**AIM OF THE EXERCISE:**
Change "broad green leaf" to "wide green leaf" everywhere it occurs in the records below, leaving all else unchanged.

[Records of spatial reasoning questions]
- - -
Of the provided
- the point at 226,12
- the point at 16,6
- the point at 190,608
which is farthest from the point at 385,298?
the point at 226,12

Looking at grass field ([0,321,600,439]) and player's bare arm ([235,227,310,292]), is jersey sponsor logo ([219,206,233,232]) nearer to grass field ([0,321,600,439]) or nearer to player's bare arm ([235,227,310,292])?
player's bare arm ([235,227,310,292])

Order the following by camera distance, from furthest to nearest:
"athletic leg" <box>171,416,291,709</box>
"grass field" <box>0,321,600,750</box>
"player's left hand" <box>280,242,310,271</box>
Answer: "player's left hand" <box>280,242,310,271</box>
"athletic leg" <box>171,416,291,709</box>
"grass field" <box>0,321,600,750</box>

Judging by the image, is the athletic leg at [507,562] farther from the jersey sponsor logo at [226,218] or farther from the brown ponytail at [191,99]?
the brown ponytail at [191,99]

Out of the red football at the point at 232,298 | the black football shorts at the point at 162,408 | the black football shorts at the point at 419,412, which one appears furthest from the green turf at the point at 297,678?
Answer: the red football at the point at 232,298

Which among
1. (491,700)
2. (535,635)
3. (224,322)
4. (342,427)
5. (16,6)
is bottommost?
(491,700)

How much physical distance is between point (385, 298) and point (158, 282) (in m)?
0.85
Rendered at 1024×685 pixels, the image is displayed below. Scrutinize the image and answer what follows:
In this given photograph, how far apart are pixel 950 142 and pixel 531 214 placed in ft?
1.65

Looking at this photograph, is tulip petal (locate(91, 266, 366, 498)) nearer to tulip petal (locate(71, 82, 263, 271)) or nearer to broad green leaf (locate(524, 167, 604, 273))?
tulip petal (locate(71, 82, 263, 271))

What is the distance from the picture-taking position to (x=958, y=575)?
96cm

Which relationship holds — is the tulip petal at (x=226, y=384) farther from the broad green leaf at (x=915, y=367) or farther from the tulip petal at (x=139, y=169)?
- - -
**RESULT:**
Of the provided
- the point at 226,12
- the point at 16,6
- the point at 190,608
which is farthest from the point at 385,298?
the point at 226,12

Looking at grass field ([0,321,600,439]) and player's bare arm ([235,227,310,292]), is jersey sponsor logo ([219,206,233,232]) nearer to grass field ([0,321,600,439]) or nearer to player's bare arm ([235,227,310,292])?
player's bare arm ([235,227,310,292])

Order the following by camera distance, from furthest to nearest:
"athletic leg" <box>171,416,291,709</box>
"grass field" <box>0,321,600,750</box>
"player's left hand" <box>280,242,310,271</box>
Answer: "player's left hand" <box>280,242,310,271</box>
"athletic leg" <box>171,416,291,709</box>
"grass field" <box>0,321,600,750</box>

Judging by the image, is the athletic leg at [507,562] farther from the jersey sponsor logo at [226,218] or farther from the brown ponytail at [191,99]?
the brown ponytail at [191,99]

Out of the red football at the point at 232,298 | the black football shorts at the point at 162,408 | the black football shorts at the point at 419,412, which one appears furthest from the green turf at the point at 297,678?
Answer: the red football at the point at 232,298

Which among
1. (491,700)
2. (535,635)
3. (224,322)
4. (342,427)
5. (16,6)
is bottommost?
(491,700)

How much physical distance is between point (385, 298) and point (158, 282) (in m)?
0.85
Rendered at 1024×685 pixels, the image is displayed below. Scrutinize the image and answer what follows:
In this given photograph, how far apart are pixel 950 142 and pixel 531 214 placed in ft?
1.65

Looking at this photograph, is tulip petal (locate(91, 266, 366, 498)) nearer to tulip petal (locate(71, 82, 263, 271)) or nearer to wide green leaf (locate(524, 167, 604, 273))?
tulip petal (locate(71, 82, 263, 271))

What is the distance from the picture-taking position to (x=958, y=575)?
96cm

Which relationship holds — is the tulip petal at (x=226, y=384) farther from the wide green leaf at (x=915, y=367) or farther from the tulip petal at (x=139, y=169)?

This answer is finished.